:: Data excerpts ::

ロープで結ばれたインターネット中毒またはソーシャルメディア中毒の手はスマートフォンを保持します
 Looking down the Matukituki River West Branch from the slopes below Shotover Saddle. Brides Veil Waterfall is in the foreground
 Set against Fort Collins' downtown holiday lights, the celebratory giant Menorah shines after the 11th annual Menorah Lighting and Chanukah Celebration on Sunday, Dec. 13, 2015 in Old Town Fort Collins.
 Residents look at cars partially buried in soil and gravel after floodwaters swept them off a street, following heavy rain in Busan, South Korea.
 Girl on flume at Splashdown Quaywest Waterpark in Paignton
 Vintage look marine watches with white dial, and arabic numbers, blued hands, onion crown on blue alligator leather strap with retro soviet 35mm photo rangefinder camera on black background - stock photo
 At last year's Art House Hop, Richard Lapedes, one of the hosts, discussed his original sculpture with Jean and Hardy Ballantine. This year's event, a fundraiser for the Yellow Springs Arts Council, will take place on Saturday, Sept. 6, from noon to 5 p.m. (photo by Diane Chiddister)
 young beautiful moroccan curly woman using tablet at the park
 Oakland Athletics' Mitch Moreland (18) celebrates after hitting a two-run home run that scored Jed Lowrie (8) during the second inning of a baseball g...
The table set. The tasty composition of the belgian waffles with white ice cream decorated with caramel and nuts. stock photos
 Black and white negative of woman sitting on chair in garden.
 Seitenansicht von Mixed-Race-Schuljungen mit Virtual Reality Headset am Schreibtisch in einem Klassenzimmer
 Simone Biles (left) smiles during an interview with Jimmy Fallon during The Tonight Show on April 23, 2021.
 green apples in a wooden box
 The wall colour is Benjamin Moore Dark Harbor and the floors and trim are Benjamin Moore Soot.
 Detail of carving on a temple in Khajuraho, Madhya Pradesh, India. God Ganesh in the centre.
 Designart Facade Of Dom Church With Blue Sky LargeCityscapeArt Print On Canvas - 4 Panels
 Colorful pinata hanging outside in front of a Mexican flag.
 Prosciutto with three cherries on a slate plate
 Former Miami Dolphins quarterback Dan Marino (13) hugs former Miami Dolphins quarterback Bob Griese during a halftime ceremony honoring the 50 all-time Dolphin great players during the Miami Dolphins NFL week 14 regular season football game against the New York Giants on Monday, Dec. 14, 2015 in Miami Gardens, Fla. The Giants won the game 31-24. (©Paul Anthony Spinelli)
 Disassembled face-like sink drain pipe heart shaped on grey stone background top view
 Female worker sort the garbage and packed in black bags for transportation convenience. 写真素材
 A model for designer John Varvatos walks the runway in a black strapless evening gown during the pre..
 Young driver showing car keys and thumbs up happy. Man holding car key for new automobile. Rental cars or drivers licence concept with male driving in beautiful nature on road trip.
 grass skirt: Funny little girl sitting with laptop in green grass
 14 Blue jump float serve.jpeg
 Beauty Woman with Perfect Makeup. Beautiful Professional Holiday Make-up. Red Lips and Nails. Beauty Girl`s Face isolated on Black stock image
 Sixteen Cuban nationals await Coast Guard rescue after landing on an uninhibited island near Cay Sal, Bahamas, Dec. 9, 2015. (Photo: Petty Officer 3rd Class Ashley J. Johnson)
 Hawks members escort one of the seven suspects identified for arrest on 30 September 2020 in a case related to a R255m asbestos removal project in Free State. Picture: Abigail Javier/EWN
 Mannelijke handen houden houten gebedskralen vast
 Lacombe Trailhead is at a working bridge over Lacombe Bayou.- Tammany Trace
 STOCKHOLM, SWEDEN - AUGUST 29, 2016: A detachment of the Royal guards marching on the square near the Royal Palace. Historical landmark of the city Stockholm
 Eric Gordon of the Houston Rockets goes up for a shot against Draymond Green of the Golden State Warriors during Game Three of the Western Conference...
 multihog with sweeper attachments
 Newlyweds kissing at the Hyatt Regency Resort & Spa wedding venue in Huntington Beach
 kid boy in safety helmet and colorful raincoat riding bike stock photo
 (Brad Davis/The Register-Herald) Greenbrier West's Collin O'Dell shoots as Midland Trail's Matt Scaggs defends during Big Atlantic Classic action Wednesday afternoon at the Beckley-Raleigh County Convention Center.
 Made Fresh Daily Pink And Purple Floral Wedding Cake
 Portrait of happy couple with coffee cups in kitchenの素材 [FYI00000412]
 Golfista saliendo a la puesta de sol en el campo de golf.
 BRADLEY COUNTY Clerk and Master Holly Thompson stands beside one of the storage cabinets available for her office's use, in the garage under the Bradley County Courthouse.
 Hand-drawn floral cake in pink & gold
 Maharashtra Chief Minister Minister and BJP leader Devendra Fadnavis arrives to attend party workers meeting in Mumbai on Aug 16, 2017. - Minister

:::

**What the task requires:** "Residents look at" marks the last line to print; print everything from the first line of the data through that line, unchanged, and nothing more.

**Final answer:**
ロープで結ばれたインターネット中毒またはソーシャルメディア中毒の手はスマートフォンを保持します
 Looking down the Matukituki River West Branch from the slopes below Shotover Saddle. Brides Veil Waterfall is in the foreground
 Set against Fort Collins' downtown holiday lights, the celebratory giant Menorah shines after the 11th annual Menorah Lighting and Chanukah Celebration on Sunday, Dec. 13, 2015 in Old Town Fort Collins.
 Residents look at cars partially buried in soil and gravel after floodwaters swept them off a street, following heavy rain in Busan, South Korea.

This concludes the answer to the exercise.